I see the same thing everytime we get visitors from the coast and I take them to places where people are plain spoken and there's just not a lot of window dressing to what's important in people's lives (family, work, church, country). The first reaction is typically, incredulity and disbelief, then wonder, then condescention and snark (usually involving inbreeding jokes). Montanans are particularly sensitive to snark and pretense, can smell it a mile away, and will disappear at the first whiff of it, (kind of like deer at daybreak).
Urban organizers can't get anywhere near close to folks in these areas to engage them in dialogue: their presence/attitude are enough to queer the deal (2nd law of thermodynamics anyone?)
I'm afraid this election may set this divide in stone, and I think it's something that Republicans, thinking strategically, will count on to exploit in the next 24 months. And will be a problem that will bite us all in the butt unless D's can figure out:
a) An approach to this divide that is not immediately patronizing and hostile,
b) Language that is both pragmatic and inspiring, appeals to the hard middle, yet doesn't compromise core values,
c) How to deliver its promises without asking the middle class and working poor to shoulder more financial burdens while taking it in the shorts through job losses (declining wages, job insecurity), health care increases, pension/long-term financial insecurity, and perceptions in growing economic and social inequalities between people who do work and produce stuff, and people who broker, sell and talk about stuff.

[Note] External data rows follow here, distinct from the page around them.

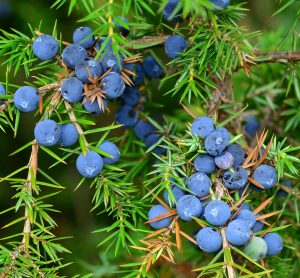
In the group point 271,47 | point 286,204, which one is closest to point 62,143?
point 286,204

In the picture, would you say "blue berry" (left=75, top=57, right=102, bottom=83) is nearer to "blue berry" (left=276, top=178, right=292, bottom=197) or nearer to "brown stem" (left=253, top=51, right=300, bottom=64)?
"brown stem" (left=253, top=51, right=300, bottom=64)

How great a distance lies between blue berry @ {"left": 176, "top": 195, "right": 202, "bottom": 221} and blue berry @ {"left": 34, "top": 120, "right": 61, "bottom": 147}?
10.5 inches

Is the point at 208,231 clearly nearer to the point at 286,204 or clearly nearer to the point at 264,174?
the point at 264,174

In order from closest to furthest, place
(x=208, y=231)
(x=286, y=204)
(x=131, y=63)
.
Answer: (x=208, y=231) → (x=131, y=63) → (x=286, y=204)

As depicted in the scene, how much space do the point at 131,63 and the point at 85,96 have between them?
17cm

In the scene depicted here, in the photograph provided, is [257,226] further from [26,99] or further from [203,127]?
[26,99]

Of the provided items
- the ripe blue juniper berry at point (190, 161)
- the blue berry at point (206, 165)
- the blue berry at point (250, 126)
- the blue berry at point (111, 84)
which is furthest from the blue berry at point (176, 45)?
the blue berry at point (250, 126)

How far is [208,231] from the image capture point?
38.3 inches

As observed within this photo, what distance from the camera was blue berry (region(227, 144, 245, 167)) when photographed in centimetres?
105

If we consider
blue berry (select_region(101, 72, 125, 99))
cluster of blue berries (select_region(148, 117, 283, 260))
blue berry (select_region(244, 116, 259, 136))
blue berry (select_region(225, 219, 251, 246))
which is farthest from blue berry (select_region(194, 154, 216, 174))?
blue berry (select_region(244, 116, 259, 136))

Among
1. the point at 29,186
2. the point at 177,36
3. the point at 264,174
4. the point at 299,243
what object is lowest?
the point at 299,243

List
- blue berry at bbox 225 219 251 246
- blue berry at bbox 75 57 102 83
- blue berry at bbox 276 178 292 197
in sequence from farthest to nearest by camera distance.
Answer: blue berry at bbox 276 178 292 197
blue berry at bbox 75 57 102 83
blue berry at bbox 225 219 251 246

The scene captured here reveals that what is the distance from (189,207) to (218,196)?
0.06m

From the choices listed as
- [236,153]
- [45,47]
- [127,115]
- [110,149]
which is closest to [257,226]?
[236,153]
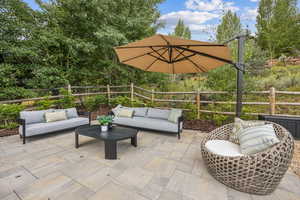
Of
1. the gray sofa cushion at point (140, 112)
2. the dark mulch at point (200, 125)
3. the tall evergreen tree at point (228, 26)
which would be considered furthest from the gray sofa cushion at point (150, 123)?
the tall evergreen tree at point (228, 26)

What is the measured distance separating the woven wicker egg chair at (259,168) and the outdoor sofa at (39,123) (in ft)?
12.4

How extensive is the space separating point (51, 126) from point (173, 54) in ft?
11.6

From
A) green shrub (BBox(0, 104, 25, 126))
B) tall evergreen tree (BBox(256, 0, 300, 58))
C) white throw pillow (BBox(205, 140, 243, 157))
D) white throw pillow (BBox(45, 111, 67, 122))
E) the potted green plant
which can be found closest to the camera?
white throw pillow (BBox(205, 140, 243, 157))

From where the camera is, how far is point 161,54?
10.7 feet

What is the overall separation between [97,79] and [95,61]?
0.95 metres

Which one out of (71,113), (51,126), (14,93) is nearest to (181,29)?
(71,113)

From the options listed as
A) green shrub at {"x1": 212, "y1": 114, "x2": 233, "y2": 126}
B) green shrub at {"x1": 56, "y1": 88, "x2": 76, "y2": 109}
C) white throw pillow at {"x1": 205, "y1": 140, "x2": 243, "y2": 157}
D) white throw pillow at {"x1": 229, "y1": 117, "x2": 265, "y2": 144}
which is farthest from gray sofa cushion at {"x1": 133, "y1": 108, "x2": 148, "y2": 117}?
green shrub at {"x1": 56, "y1": 88, "x2": 76, "y2": 109}

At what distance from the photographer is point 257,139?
1.92 meters

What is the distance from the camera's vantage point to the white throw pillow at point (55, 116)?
12.7ft

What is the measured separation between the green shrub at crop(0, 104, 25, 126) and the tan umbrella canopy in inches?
146

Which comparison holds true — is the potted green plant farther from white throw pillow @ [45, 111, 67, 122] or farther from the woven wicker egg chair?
the woven wicker egg chair

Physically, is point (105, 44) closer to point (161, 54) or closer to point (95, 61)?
point (95, 61)

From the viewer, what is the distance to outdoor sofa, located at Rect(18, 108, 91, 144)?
3.35 metres

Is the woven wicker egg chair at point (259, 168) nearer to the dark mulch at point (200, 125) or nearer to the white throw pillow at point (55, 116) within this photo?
the dark mulch at point (200, 125)
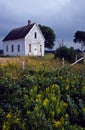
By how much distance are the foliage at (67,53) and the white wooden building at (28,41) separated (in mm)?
11604

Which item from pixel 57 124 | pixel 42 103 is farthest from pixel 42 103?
pixel 57 124

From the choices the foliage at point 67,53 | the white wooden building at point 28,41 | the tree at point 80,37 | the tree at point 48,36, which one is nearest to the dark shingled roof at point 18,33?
the white wooden building at point 28,41

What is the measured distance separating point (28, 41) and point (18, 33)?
10.4 ft

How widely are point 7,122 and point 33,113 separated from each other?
846 millimetres

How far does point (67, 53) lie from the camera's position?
36344mm

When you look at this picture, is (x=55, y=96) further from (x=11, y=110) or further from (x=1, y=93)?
(x=1, y=93)

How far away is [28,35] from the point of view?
160 feet

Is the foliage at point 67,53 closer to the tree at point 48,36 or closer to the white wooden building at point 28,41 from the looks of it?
the white wooden building at point 28,41

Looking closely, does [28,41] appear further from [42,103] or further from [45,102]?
[45,102]

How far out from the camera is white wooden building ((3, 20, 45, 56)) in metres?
49.0

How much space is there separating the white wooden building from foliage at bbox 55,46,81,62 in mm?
11604

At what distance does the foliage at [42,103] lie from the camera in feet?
36.5

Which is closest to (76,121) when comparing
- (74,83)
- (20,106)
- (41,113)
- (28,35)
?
(41,113)

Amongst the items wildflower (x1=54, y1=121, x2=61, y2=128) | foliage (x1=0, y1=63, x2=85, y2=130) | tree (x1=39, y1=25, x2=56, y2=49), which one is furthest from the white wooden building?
wildflower (x1=54, y1=121, x2=61, y2=128)
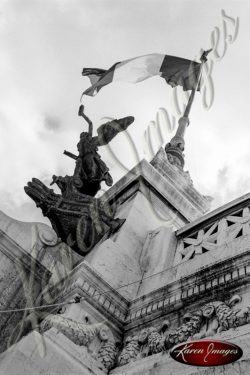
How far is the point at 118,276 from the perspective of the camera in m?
6.82

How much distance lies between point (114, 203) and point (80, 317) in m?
4.16

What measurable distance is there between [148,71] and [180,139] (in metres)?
Answer: 2.64

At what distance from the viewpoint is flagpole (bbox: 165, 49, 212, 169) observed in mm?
12448

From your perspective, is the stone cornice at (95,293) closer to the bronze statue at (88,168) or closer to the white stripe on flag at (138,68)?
the bronze statue at (88,168)

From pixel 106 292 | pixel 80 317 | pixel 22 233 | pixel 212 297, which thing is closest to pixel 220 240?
pixel 212 297

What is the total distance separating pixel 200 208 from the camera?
395 inches

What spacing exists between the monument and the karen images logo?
14cm

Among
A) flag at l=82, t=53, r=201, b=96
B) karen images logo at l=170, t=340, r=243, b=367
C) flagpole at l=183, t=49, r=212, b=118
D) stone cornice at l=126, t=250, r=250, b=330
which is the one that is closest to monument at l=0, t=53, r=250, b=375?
stone cornice at l=126, t=250, r=250, b=330

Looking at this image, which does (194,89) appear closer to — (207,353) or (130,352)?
(130,352)

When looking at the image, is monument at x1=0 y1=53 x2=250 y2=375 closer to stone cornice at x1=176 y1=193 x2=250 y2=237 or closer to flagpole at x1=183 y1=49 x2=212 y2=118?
stone cornice at x1=176 y1=193 x2=250 y2=237

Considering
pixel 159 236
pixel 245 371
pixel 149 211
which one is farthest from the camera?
pixel 149 211

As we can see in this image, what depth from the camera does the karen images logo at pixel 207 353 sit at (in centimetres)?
394

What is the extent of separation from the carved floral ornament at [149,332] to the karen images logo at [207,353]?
501 millimetres

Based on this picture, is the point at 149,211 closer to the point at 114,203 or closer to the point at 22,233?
the point at 114,203
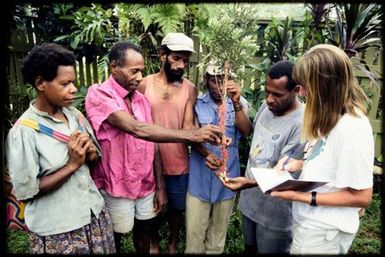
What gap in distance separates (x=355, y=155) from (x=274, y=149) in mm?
678

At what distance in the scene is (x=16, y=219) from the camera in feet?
7.14

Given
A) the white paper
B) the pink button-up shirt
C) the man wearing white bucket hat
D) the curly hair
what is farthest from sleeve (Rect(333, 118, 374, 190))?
the curly hair

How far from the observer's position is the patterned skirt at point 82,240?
1952 mm

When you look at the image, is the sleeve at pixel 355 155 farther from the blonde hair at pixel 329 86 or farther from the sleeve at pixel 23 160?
the sleeve at pixel 23 160

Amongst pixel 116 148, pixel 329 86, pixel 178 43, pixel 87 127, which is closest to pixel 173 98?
pixel 178 43

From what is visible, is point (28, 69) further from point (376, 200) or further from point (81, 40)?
point (376, 200)

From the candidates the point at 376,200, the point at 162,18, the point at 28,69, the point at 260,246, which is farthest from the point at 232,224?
the point at 28,69

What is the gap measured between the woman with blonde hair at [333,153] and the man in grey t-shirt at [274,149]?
0.35 metres

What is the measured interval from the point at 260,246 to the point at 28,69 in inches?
77.6

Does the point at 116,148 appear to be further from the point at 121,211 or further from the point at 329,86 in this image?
the point at 329,86

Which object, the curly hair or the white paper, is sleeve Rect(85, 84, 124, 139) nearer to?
the curly hair

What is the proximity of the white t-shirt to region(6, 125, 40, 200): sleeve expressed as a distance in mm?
1531

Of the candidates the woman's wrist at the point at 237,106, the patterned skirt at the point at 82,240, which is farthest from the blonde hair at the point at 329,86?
the patterned skirt at the point at 82,240

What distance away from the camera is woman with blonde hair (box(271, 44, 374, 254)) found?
1628 mm
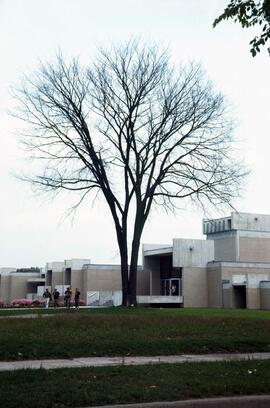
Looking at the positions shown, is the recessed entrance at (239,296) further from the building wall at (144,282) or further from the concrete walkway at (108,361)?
the concrete walkway at (108,361)

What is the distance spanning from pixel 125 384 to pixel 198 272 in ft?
178

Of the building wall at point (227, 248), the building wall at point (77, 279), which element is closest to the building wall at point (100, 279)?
the building wall at point (77, 279)

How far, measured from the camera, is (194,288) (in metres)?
61.5

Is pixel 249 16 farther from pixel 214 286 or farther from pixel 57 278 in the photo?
pixel 57 278

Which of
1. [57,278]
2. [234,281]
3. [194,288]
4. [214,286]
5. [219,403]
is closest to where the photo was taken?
[219,403]

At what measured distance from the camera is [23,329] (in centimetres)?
1571

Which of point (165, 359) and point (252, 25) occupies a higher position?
point (252, 25)

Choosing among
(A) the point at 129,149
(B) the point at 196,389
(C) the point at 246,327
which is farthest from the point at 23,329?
Result: (A) the point at 129,149

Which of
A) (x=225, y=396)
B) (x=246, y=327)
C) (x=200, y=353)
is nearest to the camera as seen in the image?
(x=225, y=396)

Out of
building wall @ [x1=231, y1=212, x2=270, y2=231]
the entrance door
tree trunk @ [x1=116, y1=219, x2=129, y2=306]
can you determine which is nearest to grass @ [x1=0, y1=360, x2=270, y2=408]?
tree trunk @ [x1=116, y1=219, x2=129, y2=306]

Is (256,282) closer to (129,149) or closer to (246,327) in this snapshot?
(129,149)

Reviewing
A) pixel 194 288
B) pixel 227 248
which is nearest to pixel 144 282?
pixel 194 288

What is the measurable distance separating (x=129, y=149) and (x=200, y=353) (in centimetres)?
2576

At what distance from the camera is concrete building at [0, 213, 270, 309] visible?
5884cm
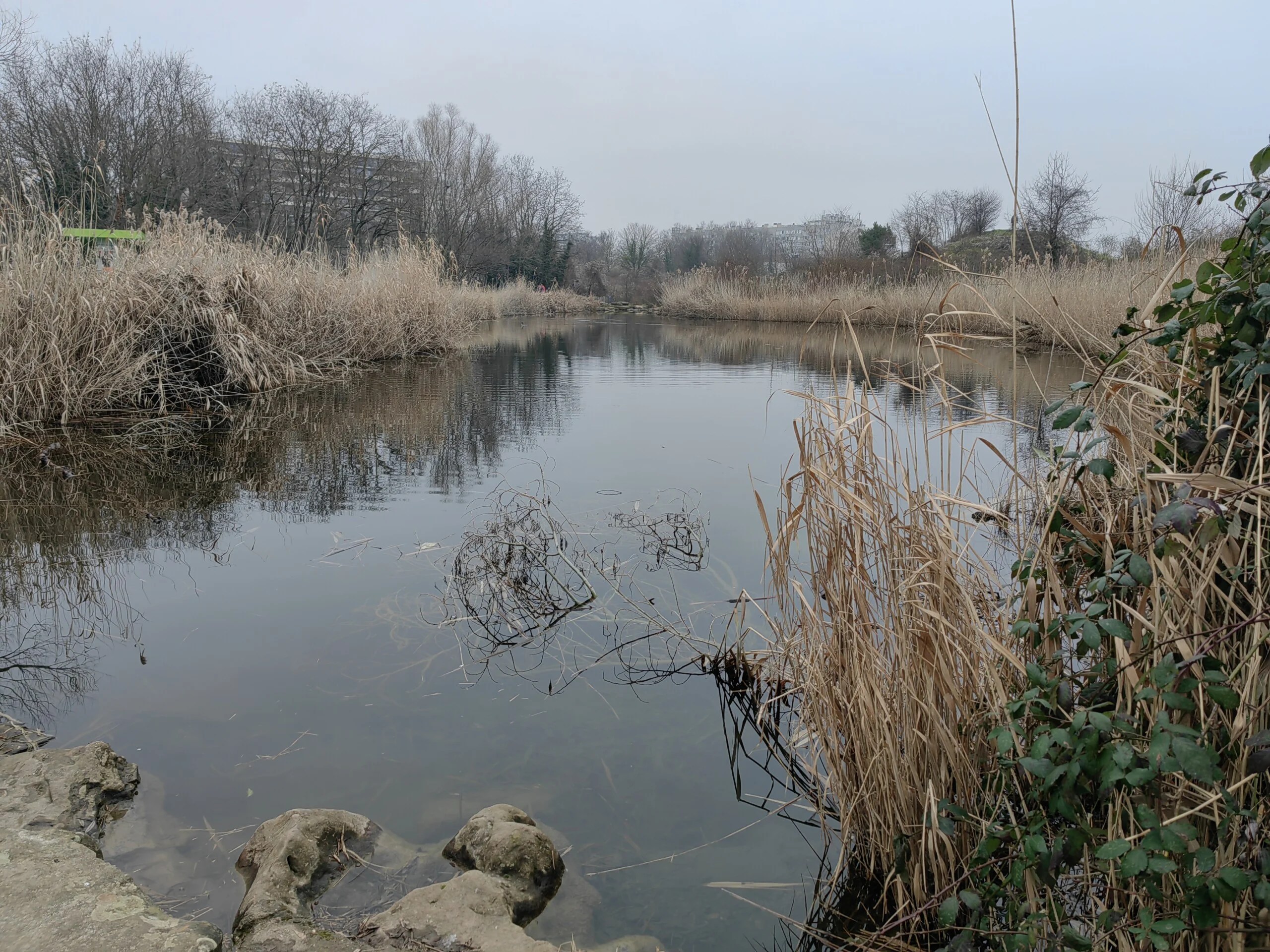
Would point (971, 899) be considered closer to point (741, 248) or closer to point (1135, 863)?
point (1135, 863)

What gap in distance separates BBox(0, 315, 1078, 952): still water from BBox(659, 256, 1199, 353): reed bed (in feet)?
0.71

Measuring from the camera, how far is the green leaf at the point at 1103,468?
140 cm

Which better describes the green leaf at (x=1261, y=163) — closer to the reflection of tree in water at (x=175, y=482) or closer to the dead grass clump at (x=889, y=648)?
the dead grass clump at (x=889, y=648)

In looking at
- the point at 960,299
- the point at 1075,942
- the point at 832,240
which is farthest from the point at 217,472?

If the Democrats can't figure out how to crack this nut in pretty short order, their ability to retain and act on the gains achieved last night will be short lived: they will be a speed bump in the downward path to a declining America.
I don't know what the answer to this is, other than sublimate your first instincts and don't gloat. This election wasn't about you: it was about your opponents. You've been given a short-term lease on power. Sharp knives and plain talk will go a long way to establish credibility and open doors. Showboating and playing to the crowd will result in Republicans keeping the presidency in '08. Guaranteed.
Democrats have an extraordinary opportunity right now. But they have to be very careful about next steps, being mindful of the gulf between people who have no choice but be committed to working for a living and people with "mobile lifestyles", and understanding that this divide has not been bridged with this election.
I think there are lots of people, myself included, that hope that Democrats will take this divide seriously, and make attempts to address it. Many of us feel that Clinton and Gore blew the opportunity to take the most favorable economic and political conditions in this nation's history and move this country ahead. Instead, he set the stage for the rise to power of Bush Jr., a delusional mini-Franco who in 6 short years has set the United States back 20. (Why Franco, not Hitler? Well, I lived in Spain when Franco was alive and saw the deep connection he had to a large segment of Spain. They approved of the garroting of protesters; disappearances of political opponents, and draconian drug laws...but that's another story. Lets leave it at: Bush and Franco have a lot in common).
Democrats have worked very hard to get this opportunity back. Don't blow it by not acknowleging this critical divide in our nation, and addressing it in a substantive way.
Can it be done with a lame duck opposition president with time running out? I don't know. But I think a lot of people want to find out if something can be done in the short amount of time there is to transform transient discontent into concrete progress.